◆ SHORT TASK 1: Substitute "TFTP" for "tftp" in the passage on diskless NetBSD booting, and give everything from "All DECstation machines" down to "in this context)." with that change.

Previous | Next | Table of Contents

Introduction (pmax-specific), Diskless NetBSD HOW-TO

If you don't find what you need here, then look in the old Netbooting NetBSD/pmax page

Client hardware requirements

All DECstation machines should be netbootable, however, there are some problems with netbooting some DECstations. This can depend on both the model and specific PROM version you have. Decstation PROMs support booting via either the DecNET MOP protocol, or via bootp and tftp.

The biggest hurdle with diskless booting is that the PROMs of each model of DECstation come in a variety of different versions, with bugs that break diskless booting in various ways. Some versions of PROMs only boot reliably with MOP, others only boot reliably with tftp. Experimentally, smaller kernels seem to boot where bigger kernels fail. (The generic installation kernel counts as "bigger" in this context).

The long-term solution is probably to write a small, secondary bootloader, boot that via the PROMS, and use it to download a real kernel. No one has yet written such a bootloader.

Here is a list of known PROM versions and whether people have found them to be netbootable or not.

More info on PROMs is available in the boot(8) man page and in the DS5000 PROM manual (section C).

Setting up the client hardware

  • Determining your ethernet hardware address

    You will need to determine the ethernet hardware address of your workstation, and which slot has your ethernet card (or motherboard ethernet). The ethernet hardware address is sometimes also known as the "link level address" or MAC. It is a twelve digit hexadecimal number (i.e. it uses 0-9 and A-F for each digit). For example, 08:00:09:09:45:84 is the ethernet address of my HP workstation.

◆ INFORMATION PROVIDED:
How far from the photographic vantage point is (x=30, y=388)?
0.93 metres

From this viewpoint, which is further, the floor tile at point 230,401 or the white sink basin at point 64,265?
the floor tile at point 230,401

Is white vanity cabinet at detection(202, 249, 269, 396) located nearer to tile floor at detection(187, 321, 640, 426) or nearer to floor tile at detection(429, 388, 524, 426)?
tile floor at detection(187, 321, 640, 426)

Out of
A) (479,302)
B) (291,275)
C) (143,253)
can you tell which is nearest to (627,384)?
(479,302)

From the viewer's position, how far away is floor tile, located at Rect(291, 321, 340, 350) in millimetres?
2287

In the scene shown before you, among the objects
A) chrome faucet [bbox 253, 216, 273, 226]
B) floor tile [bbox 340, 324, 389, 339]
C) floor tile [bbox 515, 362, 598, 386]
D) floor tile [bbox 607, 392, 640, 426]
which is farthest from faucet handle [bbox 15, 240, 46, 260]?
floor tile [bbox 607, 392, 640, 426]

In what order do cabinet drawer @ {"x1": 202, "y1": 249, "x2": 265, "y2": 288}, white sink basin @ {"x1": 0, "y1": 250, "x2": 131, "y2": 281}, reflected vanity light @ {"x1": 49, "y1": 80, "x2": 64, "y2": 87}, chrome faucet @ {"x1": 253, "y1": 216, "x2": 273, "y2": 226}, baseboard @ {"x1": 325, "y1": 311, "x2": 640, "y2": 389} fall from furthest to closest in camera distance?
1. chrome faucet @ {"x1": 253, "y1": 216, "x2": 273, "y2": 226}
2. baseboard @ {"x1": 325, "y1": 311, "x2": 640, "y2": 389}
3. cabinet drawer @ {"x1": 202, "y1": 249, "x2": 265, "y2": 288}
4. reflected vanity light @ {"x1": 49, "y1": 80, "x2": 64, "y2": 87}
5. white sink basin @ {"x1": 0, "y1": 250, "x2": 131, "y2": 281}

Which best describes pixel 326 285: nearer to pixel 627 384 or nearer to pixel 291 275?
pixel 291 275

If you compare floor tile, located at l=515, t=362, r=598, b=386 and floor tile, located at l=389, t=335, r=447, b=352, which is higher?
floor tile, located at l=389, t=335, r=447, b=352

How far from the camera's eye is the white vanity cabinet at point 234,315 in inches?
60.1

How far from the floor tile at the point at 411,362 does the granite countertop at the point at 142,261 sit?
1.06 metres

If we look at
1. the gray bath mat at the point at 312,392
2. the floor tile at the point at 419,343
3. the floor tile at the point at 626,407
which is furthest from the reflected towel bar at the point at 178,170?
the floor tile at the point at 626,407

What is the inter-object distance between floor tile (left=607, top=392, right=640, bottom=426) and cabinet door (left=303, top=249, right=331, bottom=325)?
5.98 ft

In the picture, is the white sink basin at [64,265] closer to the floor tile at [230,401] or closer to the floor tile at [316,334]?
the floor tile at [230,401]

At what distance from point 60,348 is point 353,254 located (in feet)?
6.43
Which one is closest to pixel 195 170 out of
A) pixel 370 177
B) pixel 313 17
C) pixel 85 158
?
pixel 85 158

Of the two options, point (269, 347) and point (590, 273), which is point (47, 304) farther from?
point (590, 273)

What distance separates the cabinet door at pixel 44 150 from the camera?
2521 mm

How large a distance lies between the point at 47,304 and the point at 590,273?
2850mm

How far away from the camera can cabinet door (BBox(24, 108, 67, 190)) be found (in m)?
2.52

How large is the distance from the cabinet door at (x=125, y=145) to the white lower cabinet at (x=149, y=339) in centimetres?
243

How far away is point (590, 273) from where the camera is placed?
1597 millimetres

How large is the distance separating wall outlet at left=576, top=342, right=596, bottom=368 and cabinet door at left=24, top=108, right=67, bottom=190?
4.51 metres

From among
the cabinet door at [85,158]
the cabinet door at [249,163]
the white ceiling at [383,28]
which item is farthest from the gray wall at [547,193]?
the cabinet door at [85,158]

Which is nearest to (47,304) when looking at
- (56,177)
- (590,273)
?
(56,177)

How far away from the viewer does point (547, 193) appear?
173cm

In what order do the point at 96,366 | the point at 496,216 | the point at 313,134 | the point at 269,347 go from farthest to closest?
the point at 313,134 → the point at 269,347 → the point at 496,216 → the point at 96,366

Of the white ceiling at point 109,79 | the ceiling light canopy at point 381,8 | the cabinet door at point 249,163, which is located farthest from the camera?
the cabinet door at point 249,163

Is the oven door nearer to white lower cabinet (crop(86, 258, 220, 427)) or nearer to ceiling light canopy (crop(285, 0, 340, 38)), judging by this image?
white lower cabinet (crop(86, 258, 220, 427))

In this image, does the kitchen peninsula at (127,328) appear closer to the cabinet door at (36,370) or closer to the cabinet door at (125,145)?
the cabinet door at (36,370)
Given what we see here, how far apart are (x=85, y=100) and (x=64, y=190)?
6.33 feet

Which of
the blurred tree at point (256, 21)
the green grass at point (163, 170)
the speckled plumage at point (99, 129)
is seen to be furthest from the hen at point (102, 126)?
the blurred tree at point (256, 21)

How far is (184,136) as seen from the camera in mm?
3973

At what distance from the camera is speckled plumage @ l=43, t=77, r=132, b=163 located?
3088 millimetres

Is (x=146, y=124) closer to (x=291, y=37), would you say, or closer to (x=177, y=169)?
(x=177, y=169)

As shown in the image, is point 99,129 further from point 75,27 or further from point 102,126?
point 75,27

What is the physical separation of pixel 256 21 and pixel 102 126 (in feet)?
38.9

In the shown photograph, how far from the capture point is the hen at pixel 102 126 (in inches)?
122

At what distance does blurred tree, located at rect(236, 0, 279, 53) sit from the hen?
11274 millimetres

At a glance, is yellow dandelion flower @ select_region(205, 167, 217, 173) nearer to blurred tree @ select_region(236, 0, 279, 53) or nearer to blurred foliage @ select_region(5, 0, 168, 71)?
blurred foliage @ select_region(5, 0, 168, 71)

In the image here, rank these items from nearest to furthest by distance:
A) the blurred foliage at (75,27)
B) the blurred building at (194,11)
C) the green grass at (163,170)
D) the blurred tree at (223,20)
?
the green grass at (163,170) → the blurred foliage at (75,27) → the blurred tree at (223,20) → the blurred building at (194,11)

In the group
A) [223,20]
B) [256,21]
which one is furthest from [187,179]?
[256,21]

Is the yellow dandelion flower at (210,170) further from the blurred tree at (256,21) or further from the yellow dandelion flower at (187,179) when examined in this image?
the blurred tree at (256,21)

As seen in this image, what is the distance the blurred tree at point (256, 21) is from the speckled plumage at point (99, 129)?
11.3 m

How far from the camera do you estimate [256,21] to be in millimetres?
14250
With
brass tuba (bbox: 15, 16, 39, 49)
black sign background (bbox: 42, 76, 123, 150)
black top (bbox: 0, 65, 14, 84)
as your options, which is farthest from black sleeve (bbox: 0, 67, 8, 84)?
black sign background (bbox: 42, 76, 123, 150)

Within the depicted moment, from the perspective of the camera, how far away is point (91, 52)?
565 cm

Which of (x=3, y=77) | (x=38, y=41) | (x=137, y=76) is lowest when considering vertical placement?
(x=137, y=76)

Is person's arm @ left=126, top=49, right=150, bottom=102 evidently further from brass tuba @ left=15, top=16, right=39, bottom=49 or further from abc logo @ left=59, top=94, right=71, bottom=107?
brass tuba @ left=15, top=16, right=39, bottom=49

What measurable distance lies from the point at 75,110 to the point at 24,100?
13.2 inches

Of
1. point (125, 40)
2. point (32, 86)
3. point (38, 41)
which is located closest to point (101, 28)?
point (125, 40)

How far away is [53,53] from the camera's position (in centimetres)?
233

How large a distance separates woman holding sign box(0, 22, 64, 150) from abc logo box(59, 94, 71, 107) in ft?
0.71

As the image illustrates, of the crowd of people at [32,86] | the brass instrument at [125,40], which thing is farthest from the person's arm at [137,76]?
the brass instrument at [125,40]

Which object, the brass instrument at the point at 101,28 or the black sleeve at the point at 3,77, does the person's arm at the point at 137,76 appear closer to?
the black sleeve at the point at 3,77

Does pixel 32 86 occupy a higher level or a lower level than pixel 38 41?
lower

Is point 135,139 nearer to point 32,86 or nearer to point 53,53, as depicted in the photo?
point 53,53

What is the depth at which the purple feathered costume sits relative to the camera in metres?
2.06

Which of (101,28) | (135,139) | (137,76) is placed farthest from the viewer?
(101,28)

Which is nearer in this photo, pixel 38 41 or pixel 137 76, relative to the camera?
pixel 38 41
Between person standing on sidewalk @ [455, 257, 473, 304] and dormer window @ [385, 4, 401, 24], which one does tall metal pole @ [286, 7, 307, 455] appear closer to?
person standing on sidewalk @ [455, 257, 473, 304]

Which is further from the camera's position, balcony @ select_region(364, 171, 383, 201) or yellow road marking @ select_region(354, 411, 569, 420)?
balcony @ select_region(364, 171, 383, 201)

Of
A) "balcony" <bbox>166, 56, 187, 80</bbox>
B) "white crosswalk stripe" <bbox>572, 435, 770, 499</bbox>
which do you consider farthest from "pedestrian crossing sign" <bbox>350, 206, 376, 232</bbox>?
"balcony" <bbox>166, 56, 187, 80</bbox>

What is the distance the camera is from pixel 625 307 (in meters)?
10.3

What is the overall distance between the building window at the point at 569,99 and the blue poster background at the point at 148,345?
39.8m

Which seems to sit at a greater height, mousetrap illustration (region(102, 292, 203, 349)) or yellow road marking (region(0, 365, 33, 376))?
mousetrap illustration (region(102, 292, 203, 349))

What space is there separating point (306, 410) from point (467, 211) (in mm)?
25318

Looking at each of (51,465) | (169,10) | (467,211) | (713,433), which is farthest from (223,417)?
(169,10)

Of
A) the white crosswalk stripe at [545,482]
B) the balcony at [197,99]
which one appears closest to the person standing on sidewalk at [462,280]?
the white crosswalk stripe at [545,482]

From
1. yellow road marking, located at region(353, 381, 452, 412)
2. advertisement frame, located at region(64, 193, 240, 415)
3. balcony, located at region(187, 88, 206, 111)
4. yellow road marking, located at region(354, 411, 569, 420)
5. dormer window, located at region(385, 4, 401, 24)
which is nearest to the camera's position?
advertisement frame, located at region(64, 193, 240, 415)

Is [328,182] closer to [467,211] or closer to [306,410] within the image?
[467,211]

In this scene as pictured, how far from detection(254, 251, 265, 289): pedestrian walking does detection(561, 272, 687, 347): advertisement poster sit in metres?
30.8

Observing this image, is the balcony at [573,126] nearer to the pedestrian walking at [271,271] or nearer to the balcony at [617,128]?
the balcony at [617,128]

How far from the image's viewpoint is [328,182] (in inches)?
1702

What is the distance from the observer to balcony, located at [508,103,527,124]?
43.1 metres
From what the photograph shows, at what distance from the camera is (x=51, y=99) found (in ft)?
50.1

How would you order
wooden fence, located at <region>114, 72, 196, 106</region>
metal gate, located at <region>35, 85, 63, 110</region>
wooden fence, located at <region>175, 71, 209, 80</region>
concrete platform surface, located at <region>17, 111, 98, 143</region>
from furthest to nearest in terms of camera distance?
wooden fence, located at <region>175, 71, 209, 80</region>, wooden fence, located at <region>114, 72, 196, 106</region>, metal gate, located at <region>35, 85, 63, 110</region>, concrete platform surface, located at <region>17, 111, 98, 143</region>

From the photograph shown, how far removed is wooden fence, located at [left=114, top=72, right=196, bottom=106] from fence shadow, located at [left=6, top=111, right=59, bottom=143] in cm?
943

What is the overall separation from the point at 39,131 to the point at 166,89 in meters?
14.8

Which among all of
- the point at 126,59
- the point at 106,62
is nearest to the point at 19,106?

◆ SHORT TASK 2: Retype only the lines of the records from the one that contains "What is the physical" down to the one that contains "11274 millimetres", with both of those lines included.

◆ TASK SOLUTION 1:
All DECstation machines should be netbootable, however, there are some problems with netbooting some DECstations. This can depend on both the model and specific PROM version you have. Decstation PROMs support booting via either the DecNET MOP protocol, or via bootp and TFTP.

The biggest hurdle with diskless booting is that the PROMs of each model of DECstation come in a variety of different versions, with bugs that break diskless booting in various ways. Some versions of PROMs only boot reliably with MOP, others only boot reliably with TFTP. Experimentally, smaller kernels seem to boot where bigger kernels fail. (The generic installation kernel counts as "bigger" in this context).

◆ TASK SOLUTION 2:
What is the physical separation of pixel 256 21 and pixel 102 126 (in feet)?
38.9

In the shown photograph, how far from the capture point is the hen at pixel 102 126 (in inches)?
122

At what distance does blurred tree, located at rect(236, 0, 279, 53) sit from the hen?
11274 millimetres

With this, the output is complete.